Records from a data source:

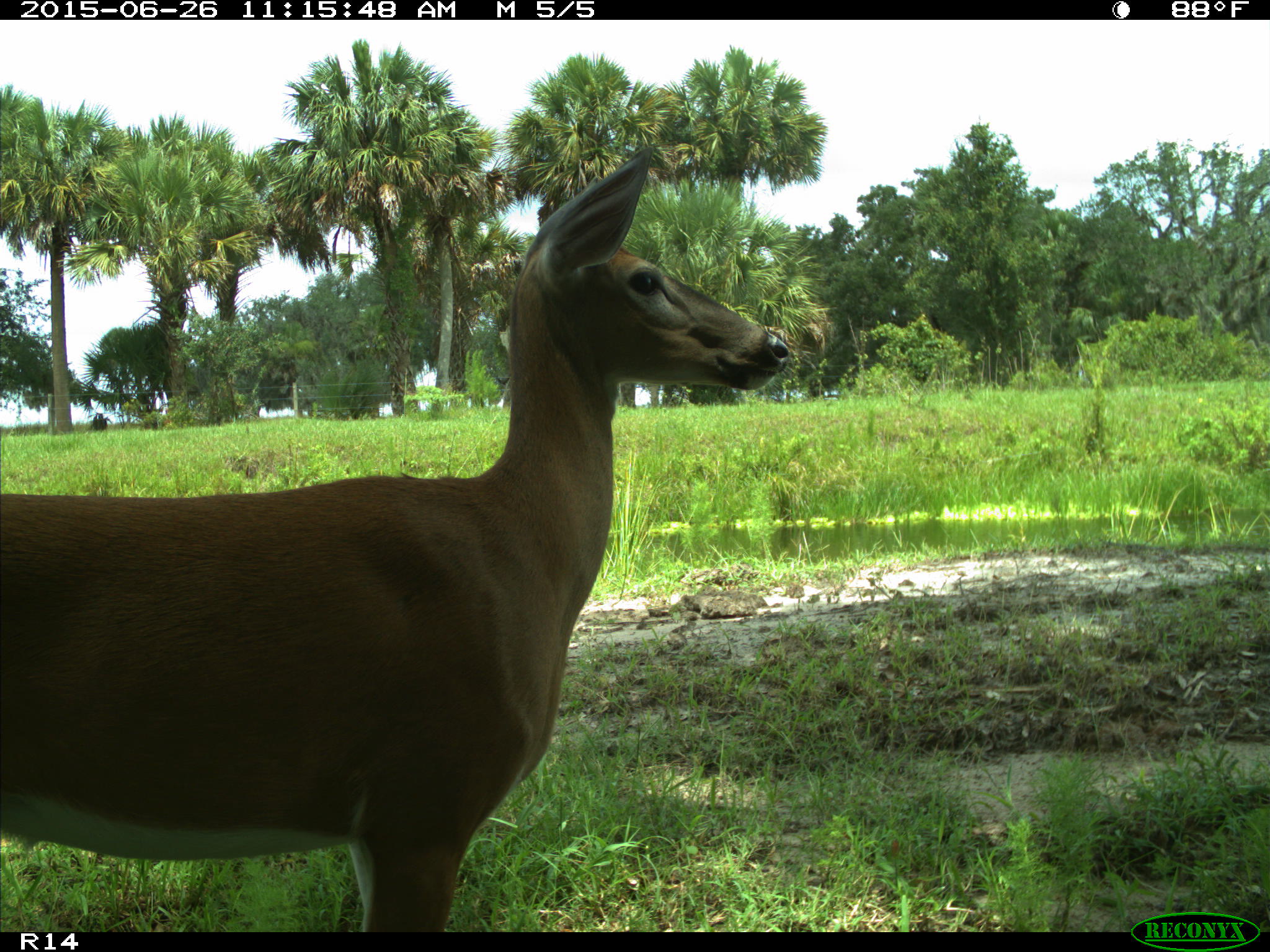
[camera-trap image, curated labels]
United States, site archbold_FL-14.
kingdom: Animalia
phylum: Chordata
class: Mammalia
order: Artiodactyla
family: Cervidae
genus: Odocoileus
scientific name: Odocoileus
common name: deer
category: unidentified deer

# TASK STATEMENT
Repeat the data above word for word, without pictures.

# THE ANSWER
[camera-trap image, curated labels]
United States, site archbold_FL-14.
kingdom: Animalia
phylum: Chordata
class: Mammalia
order: Artiodactyla
family: Cervidae
genus: Odocoileus
scientific name: Odocoileus
common name: deer
category: unidentified deer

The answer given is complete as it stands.